The study will be divided into 4 WPs starting with data collection and mitomatcher implementation
(WP1) and from WP2-4 with the development of algorithms and data integration with increasing
complexity with sequential data implementation starting with mtDNA variants alone, then
combined with nuclear variants and finally multi-OMICs. Innovative machine learning, neural
networks and artificial intelligence approaches will be developed such as Ruche a multi-layeR
mUlti-omics maCHine learning intEgration tool or ABEILLE (ABerrant Expression Identification
empLoying machine LEarning), an autoencoder-based method for the identification of aberrant
gene expression from RNA-seq which will be applied to other OMICs.

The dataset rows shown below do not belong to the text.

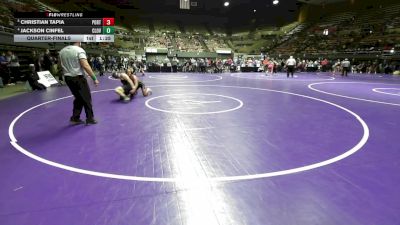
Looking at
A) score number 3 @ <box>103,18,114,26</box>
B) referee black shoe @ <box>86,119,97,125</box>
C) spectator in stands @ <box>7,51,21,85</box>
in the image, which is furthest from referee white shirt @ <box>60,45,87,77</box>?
spectator in stands @ <box>7,51,21,85</box>

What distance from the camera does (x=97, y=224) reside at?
2479 millimetres

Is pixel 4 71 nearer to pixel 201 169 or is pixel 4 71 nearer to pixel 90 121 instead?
pixel 90 121

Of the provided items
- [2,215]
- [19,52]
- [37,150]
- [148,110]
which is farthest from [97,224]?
[19,52]

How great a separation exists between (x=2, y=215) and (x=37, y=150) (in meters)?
1.91

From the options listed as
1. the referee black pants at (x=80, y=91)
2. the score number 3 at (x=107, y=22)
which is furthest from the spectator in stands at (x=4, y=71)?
the referee black pants at (x=80, y=91)

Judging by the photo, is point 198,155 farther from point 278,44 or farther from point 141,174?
point 278,44

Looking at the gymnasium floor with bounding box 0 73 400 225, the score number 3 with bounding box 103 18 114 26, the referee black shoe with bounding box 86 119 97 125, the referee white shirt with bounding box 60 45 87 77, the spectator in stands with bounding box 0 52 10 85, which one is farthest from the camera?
the spectator in stands with bounding box 0 52 10 85

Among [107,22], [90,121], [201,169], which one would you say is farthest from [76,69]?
[107,22]
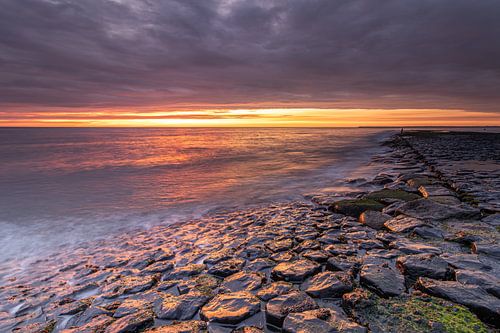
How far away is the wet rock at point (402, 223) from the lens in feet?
17.2

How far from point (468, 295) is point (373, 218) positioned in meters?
3.07

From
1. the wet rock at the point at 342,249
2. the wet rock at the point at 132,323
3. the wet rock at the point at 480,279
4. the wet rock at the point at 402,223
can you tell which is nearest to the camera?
the wet rock at the point at 132,323

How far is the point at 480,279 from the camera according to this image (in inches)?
130

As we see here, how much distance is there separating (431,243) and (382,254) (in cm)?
101

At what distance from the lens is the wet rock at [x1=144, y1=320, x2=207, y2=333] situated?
2.85 m

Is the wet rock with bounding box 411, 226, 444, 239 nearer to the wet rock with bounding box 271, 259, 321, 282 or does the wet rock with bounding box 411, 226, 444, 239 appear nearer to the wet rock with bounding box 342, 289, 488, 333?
the wet rock with bounding box 342, 289, 488, 333

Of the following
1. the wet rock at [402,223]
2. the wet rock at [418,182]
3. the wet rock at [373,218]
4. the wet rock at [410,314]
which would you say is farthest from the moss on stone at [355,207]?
the wet rock at [410,314]

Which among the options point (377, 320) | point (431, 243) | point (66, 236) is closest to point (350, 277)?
point (377, 320)

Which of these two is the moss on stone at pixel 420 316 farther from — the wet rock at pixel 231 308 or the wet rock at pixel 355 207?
the wet rock at pixel 355 207

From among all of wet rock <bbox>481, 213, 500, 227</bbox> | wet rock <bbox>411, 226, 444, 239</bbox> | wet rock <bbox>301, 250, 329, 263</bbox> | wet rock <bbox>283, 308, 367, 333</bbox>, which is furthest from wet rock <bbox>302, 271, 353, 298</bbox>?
wet rock <bbox>481, 213, 500, 227</bbox>

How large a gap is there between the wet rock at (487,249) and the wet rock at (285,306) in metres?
2.91

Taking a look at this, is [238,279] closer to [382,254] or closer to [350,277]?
[350,277]

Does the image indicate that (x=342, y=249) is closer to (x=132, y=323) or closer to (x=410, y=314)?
(x=410, y=314)

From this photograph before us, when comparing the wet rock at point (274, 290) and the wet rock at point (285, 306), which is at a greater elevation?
the wet rock at point (285, 306)
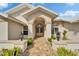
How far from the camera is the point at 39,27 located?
2.46 meters

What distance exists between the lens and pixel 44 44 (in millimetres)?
2475

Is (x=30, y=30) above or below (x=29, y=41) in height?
above

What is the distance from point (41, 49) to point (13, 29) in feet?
1.31

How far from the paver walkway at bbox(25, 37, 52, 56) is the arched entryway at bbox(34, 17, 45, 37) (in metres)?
0.06

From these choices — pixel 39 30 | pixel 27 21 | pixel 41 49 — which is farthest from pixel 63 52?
pixel 27 21

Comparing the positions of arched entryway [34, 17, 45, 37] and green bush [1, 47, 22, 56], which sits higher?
arched entryway [34, 17, 45, 37]

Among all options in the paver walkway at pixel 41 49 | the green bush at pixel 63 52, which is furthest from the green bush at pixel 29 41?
the green bush at pixel 63 52

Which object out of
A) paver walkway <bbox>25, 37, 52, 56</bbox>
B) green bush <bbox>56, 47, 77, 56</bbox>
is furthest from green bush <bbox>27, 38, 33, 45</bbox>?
green bush <bbox>56, 47, 77, 56</bbox>

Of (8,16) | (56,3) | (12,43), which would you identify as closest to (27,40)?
(12,43)

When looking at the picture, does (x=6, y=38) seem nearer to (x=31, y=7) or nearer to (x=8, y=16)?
(x=8, y=16)

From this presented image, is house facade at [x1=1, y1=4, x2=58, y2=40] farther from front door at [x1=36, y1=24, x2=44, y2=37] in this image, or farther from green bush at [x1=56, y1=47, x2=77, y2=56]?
green bush at [x1=56, y1=47, x2=77, y2=56]

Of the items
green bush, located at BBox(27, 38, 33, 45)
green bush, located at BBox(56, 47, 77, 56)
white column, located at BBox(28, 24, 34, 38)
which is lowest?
green bush, located at BBox(56, 47, 77, 56)

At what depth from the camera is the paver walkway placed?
246 centimetres

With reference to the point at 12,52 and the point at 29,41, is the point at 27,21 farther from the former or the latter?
the point at 12,52
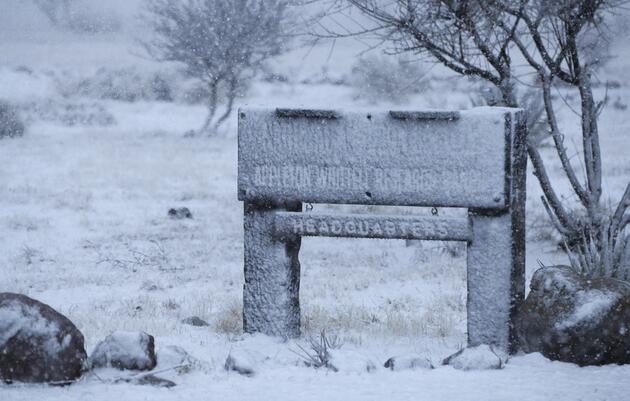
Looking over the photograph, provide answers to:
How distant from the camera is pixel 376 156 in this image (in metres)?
4.65

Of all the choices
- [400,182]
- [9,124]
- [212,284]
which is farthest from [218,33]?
[400,182]

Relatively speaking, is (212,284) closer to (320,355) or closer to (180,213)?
(320,355)

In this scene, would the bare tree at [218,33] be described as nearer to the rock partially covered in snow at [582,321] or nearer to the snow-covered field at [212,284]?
the snow-covered field at [212,284]

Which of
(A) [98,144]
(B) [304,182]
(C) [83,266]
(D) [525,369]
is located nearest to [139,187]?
(C) [83,266]

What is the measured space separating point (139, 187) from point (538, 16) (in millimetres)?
8729

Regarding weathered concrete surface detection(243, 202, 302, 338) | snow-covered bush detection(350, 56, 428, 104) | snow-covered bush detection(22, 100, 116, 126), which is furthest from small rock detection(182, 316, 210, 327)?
snow-covered bush detection(350, 56, 428, 104)

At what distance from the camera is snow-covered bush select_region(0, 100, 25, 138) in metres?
21.8

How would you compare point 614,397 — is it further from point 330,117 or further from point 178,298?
point 178,298

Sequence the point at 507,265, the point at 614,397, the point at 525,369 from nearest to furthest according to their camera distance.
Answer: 1. the point at 614,397
2. the point at 525,369
3. the point at 507,265

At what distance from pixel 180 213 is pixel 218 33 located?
14.2 meters

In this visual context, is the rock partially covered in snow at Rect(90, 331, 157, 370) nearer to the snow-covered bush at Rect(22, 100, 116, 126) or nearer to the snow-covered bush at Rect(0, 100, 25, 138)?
the snow-covered bush at Rect(0, 100, 25, 138)

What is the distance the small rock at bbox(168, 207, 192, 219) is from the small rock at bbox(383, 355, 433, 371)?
7.52 meters

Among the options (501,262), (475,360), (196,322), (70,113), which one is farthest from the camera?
(70,113)

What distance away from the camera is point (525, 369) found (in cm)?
416
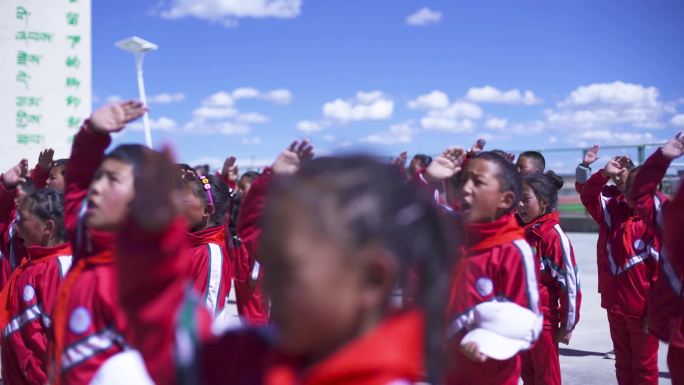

The identification of combinations of variants or affected signaling pathways from homogeneous
groups of patients will be further verified by laboratory experiments. This project will also allow
further development of in silico tools for the analysis of mtDNA variants such as Eklipse to detect
mtDNA rearrangements. Mitomatcher database will be accessible, already following international
standards (Fast Healthcare Interoperability Resources, HPO), interoperable with other national or
international databases and reusable for the development of ancillary studies for these disorders.
In the long term, the results obtained will allow the identification of new genotype/phenotype
correlations and a better understanding of the pathophysiological mechanisms of mitochondrial
diseases. The identification of specific signatures via an integrated multi-OMICs approach through
Mitomics should also target specific pathways, thus enabling the development of new therapeutic
strategies for mitochondrial diseases.